All signs point to Wilcox slipping to #9, look for the Suns to grab him there instead of Stoudamire.

I wouldn't be surprised to see Amare available at #16 for the Sixers to take, however I think it will depend on whether Marcus Haislip is still on the board. If the Sixers don't grab Stoudamire the Hornets definitely will at #17.


----------



## Patrick (Jun 10, 2002)

I don't know about the Suns taking Amare Stoudamire but I've deffinately heard about it numerous about of times. So, that wouldn't shock me either but I am hoping that doesn't happen offcourse because with pick 18 the Magic are planing on taking Stoudamire.

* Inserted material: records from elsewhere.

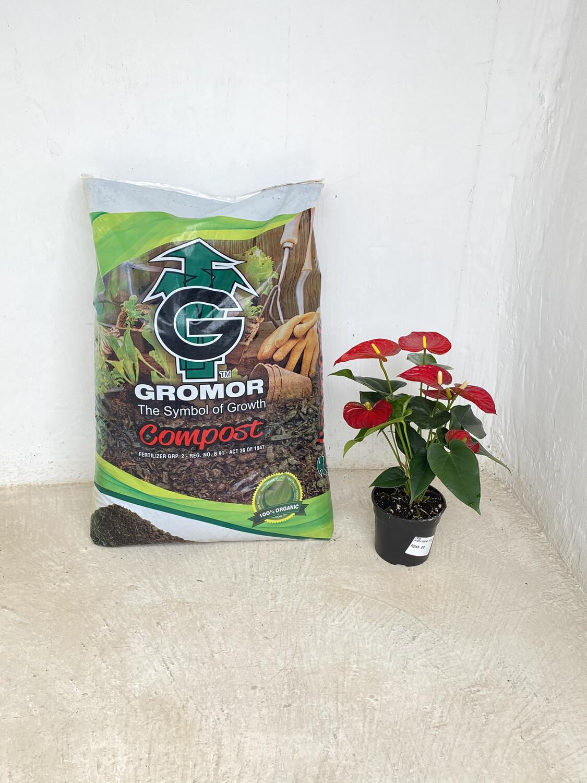Earth2Earth Compost  GROMOR 60 DM3 Large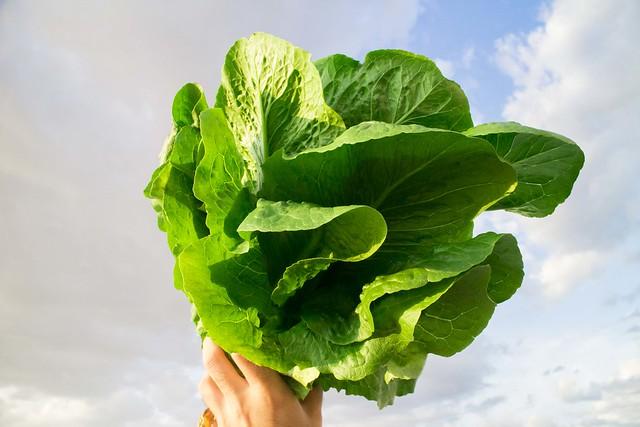 Lettuce Harvest_2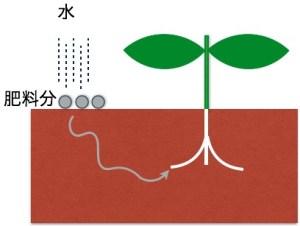 肥料吸収の仕組み1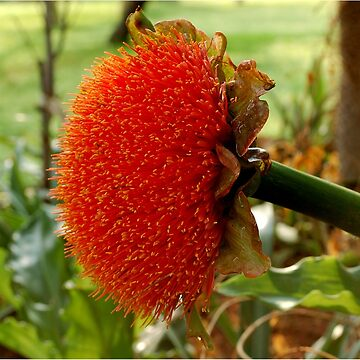 SCADOXUS puniceus – Blood Lily – Rooikwas by mags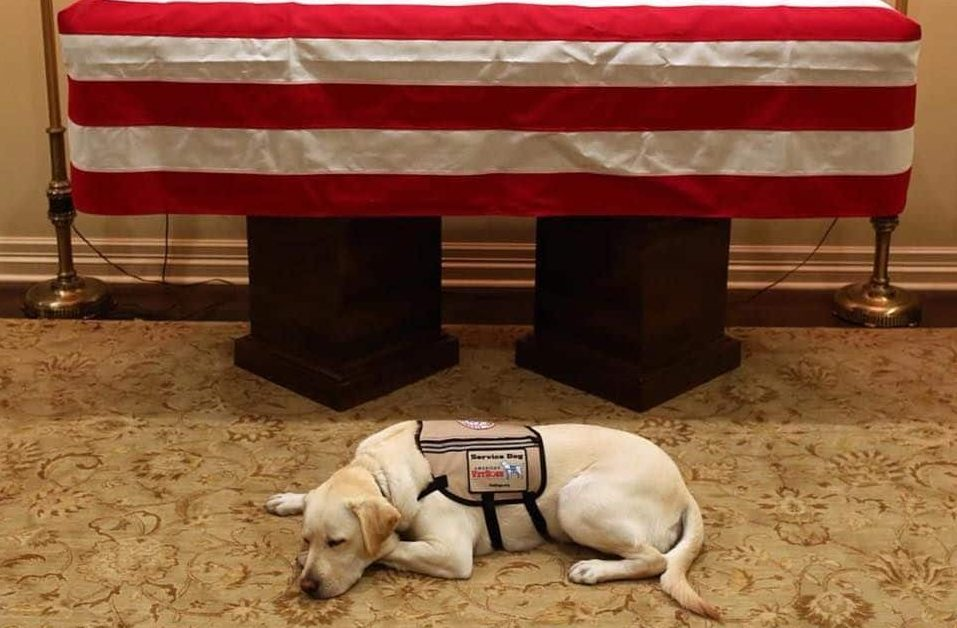 Sully, former Pres. George H.W. Bush's service dog, pays tribute in front of Bush's casket.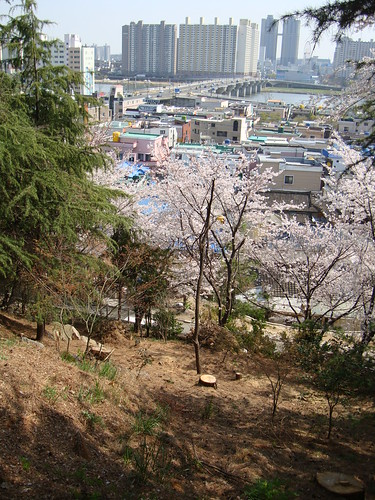 """Ulsan Japanese Castle"" 울산왜성 蔚山倭城"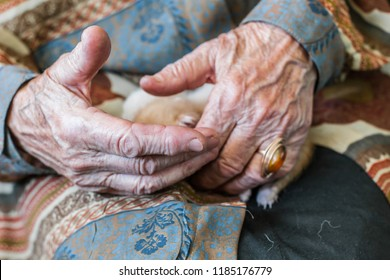 The wrinkled fingers of the elderly person and the baby's hand touch the newborn little kittens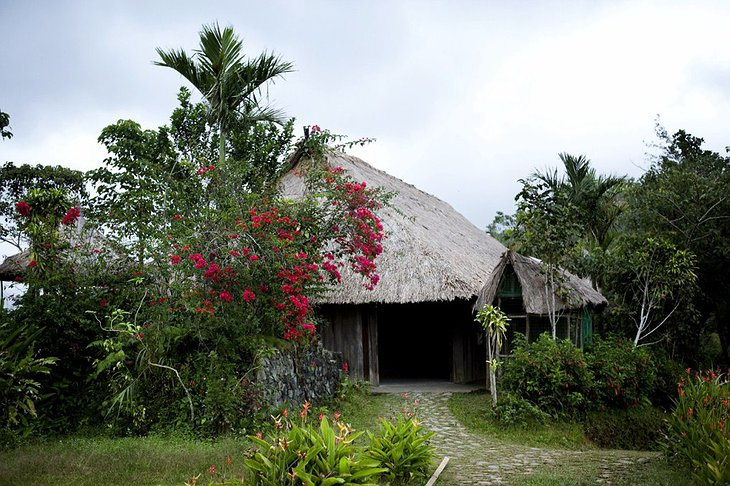 ՛՛Բնական Գյուղեր՛՛ կոչվող հանգստավայրը Ֆիլիպինների բնության մեջ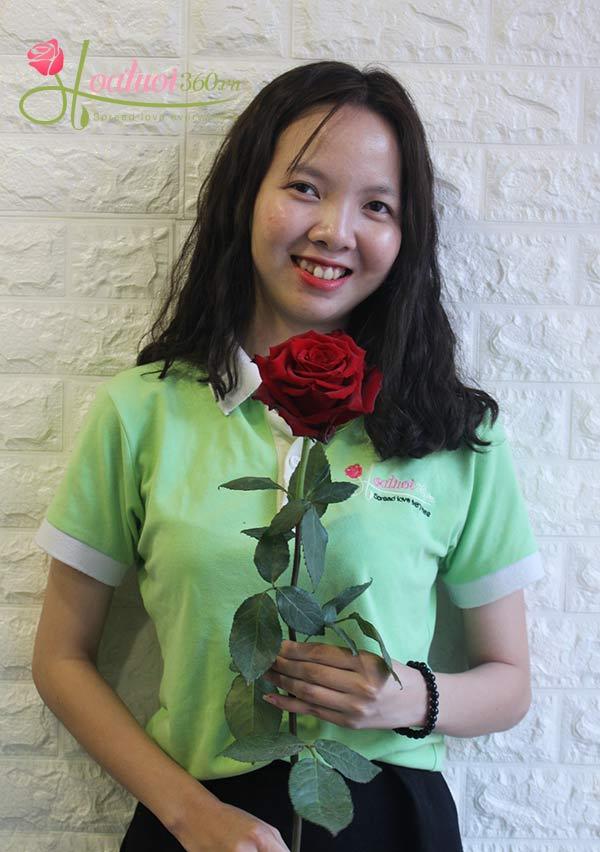 những bông hoa hồng đỏ đẹp nhất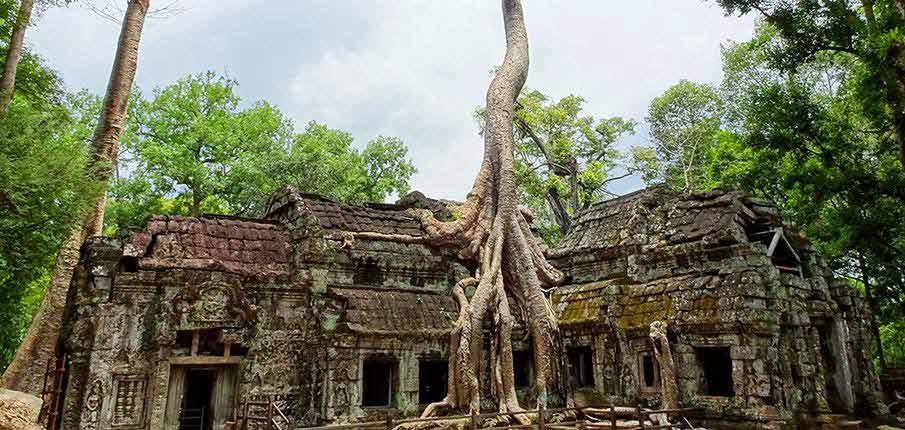angkor-wat-tree-siem-reap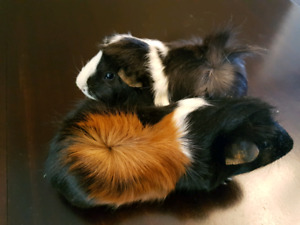 2 beautiful 18 month old female guinea pigs, cage etc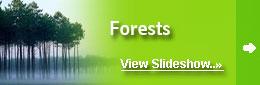 Forest Around the World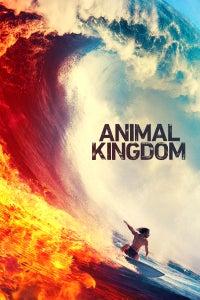 Animal Kingdom as Nicky Belmont
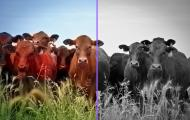 Colorize Photos, transformar una foto en blanco y negro a color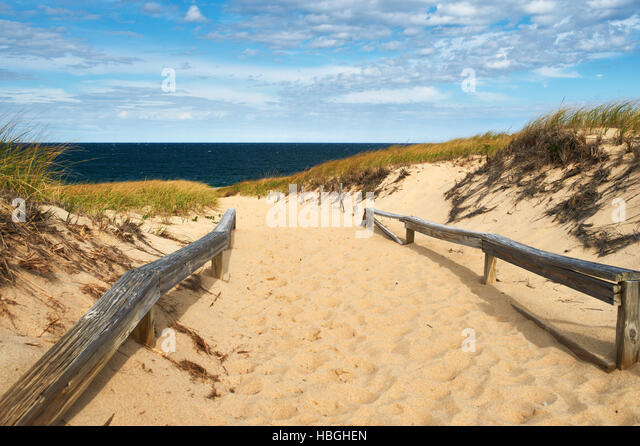 Path way to the beach at Cape Cod - Stock Image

I think it would be extremelly stupid from the Hornets to take him because they already have the front court covered with guys like PJ Brown, Jamaal Magloire and Elden Campbell. It'll amaze me if he goes before pick 18.


----------



## (-) 0 † § I-I () † (Jun 11, 2002)

*yeah..........*

i believe the decision for the sixers is mainly AMare or Haslip, with Nachbar as the third choice. All three players show tremendous upside, giving the sixers frountcourt some young guns to go wtih Samuel Dalembert. I look forward to draft day, I think the Sixers might snap a deal


----------



## Tmac'sPack (May 30, 2002)

Id take Wilcox if they were both on the board. He is the least raw of the two and with the right guy the Suns could be back in the playoffs next year.


----------